I could hear everything going on around me. I Could hear the Nurse saying, ‘Brain scan, bloods, ECG.’ I sensed somebody beside my bed. A woman repeating my name, ‘Alison, Alison…Alison, I know you can hear me.’ And she was right. I could hear her, but I couldn’t respond; I wasn’t able to respond. There I was, trapped. I could hear, but I felt nothing: I felt nothing, could taste nothing and my eyes were sealed by the fate of impending death.
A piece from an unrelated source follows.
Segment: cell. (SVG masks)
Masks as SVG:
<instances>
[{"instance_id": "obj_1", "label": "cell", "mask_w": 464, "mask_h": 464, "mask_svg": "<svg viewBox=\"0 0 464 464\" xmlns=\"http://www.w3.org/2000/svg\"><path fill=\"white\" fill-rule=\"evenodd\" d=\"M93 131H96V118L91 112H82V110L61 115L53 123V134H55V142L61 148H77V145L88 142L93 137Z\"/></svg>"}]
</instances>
The ward was full of the rush of trolleys being pushed by porters from the emergency department waiting room to re-cuss and ward bays. The Nurse Call buttons were bellowing from different directions, and fast-paced footsteps of nurses in their thick-soled black shoes squeaked speedily in response to these alarms. I wasn’t expecting Daniel to come. He was either so deeply disturbed by what had happened that he was packing up his clothes ready to leave the house and start a new life in a new country with his ex girlfriend, or had left the house in such a sleep-deprived frenzy, that he had crashed his car into the back of a stalling lorry. I imagined the crash was fatal. I saw Daniel slam on the brakes, then the crash with the lorry; Daniel’s head ricochet from the steering wheel again and again, as more and more cars screeched into each other behind him. There, with a concave and broken forehead, I saw him die in a glass infused, bloody debris of panic. What had I done? Had I killed someone? Daniel? Me? If I somehow pulled through and someone found out about this, I would probably lose my job, my house.
In the midst of this, I could hear the weary voice of a frustrated woman talking about her elderly companion. In a thick Cardiff brawl she tirelessly pleaded for the nurses to do something to help, adding ‘she’s 94, she won’t pull through by ‘erself.’ I couldn’t tell what the emergency was, but it didn’t matter. What mattered was the blaze tone of the health professional who said, ‘We’ll have to wait for the doctors, but I don’t want to get your hopes up. 94 years is a good age.’ In that moment my concerns switched from Daniel and why he wasn’t here. I wanted to scream. I wanted to scream for the inner me to wake up and say something. I wanted to say those words that every terrified friend or family member of a sick person needed to hear: ‘we’ll do everything we can.’ These two people needed the defence of another, they needed to know that caring for the old people in this country wasn’t a defunct practice, that some of us still cared, still valued the right of the person to choose, where it was possible to do so, the length of their own life.
As another Nurse Call alarm bellowed once more and the wails of the sick echoed throughout the ward, my worries about the old woman and Daniel became blurred by a thousand other thoughts in my head. There was a race between the good and the bad; both were flying fast,but it was only bad that succeeded. The truth about what had happened frightened me; I didn’t want to leave a life I loved. I didn’t want to die. I really didn’t want to die.
‘Alison? Alison?’ The familiar voice of the woman returned but this time the implication of her tone was that she had become detective: she had found out some new information and wanted to find out how much I knew. If this was a ruse to prise me from my sleep, it didn’t work. Explanations of life, of existence, of my existence, had become old hat. Attempts at justifications merely left me feeling fed up that I am seldom ever believed. This new attempt to waken me just made me want to retreat further into myself; burrow deeper into my unconsciousness and stay there – there where it was secure, there where there were more fulfilling, happy dreams than conscious, anxiety-inducing thoughts. There where the repetitive calls of my name did not need a response.
It was warm inside my body. Deeper and deeper I fell into my unconscious until my mind was adrift free-flowing images, like I was floating on the shores of a quietly, bobbing sea. I could no longer hear what was going on around me, no longer hear the woman. But she wasn’t gone. Apparently inspired by the last experience before this new, deeper sleep, my subconscious made her the opening feature of my dreams. She was beside my bed again but instead of her part indifferent, part frustrated presence, she was on her knees, palms together, finger tips pointing upwards to her chin, eyes closed and praying; praying as though my potential recovery would hold some personal, spiritual and emotional reward for her. The murmuring was gradually mimicked by others: doctors, nurses, support workers, porters, all abandoned bays, trolleys and patients to be by my bedside. Everyone surrounded my bed. Even other patients and the relatives of these patients couldn’t help but peep in through the bay curtains, but nobody distracted the evangelists from their aim which was, ultimately, to save me: the person who had now convinced them that miracles do exist.